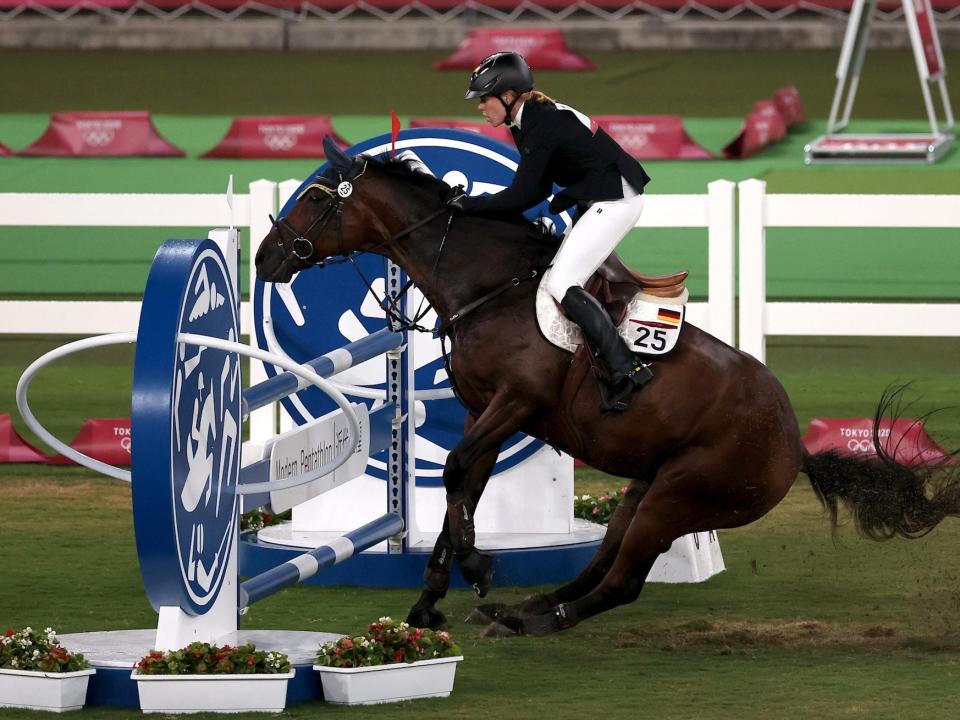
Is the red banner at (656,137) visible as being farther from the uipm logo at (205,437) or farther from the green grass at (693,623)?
the uipm logo at (205,437)

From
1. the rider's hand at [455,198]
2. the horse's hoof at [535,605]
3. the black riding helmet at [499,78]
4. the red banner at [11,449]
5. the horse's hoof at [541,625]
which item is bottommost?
the horse's hoof at [541,625]

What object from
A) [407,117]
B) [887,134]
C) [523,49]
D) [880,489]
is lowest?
[880,489]

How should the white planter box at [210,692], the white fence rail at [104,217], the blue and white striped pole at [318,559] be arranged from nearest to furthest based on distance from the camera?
the white planter box at [210,692] → the blue and white striped pole at [318,559] → the white fence rail at [104,217]

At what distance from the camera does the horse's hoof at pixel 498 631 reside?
24.5ft

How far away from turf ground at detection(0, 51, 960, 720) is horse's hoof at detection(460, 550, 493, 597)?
203 millimetres

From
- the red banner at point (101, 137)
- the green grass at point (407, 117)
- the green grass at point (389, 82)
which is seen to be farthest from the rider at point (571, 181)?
the green grass at point (389, 82)

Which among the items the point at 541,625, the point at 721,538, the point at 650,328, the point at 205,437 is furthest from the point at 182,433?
the point at 721,538

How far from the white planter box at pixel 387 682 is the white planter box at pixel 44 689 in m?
0.74

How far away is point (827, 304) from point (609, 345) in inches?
167

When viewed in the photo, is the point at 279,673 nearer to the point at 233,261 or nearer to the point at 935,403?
the point at 233,261

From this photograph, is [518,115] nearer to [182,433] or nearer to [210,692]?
[182,433]

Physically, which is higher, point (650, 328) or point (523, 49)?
point (523, 49)

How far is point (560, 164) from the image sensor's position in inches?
297

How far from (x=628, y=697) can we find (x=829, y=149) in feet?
46.8
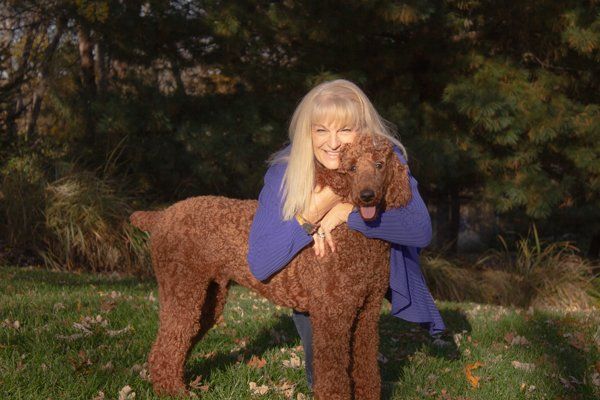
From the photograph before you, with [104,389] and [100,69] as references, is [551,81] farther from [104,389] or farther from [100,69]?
[104,389]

▸ What the task asks
With pictures left out, repeat exactly the lines from the line bearing "How should the" through the final line of the records above.

▸ Problem solution
How should the white planter box at [210,692], the white fence rail at [104,217], the blue and white striped pole at [318,559] be arranged from nearest to furthest based on distance from the camera?
the white planter box at [210,692] → the blue and white striped pole at [318,559] → the white fence rail at [104,217]

At what distance from the camera does the horse's hoof at pixel 498 631 reside?
24.5ft

How far away from turf ground at detection(0, 51, 960, 720) is horse's hoof at detection(460, 550, 493, 597)?
203 millimetres

From
- the red banner at point (101, 137)
- the green grass at point (407, 117)
- the green grass at point (389, 82)
which is seen to be farthest from the rider at point (571, 181)?
the green grass at point (389, 82)

Which among the items the point at 541,625, the point at 721,538, the point at 650,328, the point at 205,437 is furthest from the point at 182,433?
the point at 721,538

How far from the white planter box at pixel 387 682 is the white planter box at pixel 44 689 in m?
0.74

How far away is point (827, 304) from point (609, 345) in inches?
167

When viewed in the photo, is the point at 279,673 nearer to the point at 233,261 or nearer to the point at 935,403?
the point at 233,261

From this photograph, is [518,115] nearer to [182,433] or nearer to [210,692]?
[182,433]

Physically, which is higher, point (650, 328) or point (523, 49)?
point (523, 49)

How far is point (560, 164) from the image sensor's position in inches?
297

How far from (x=628, y=697) can we find (x=829, y=149) in feet?
46.8
From the photograph before you, with [104,389] and [100,69] as references, is [551,81] farther from [104,389] or farther from [100,69]?
[104,389]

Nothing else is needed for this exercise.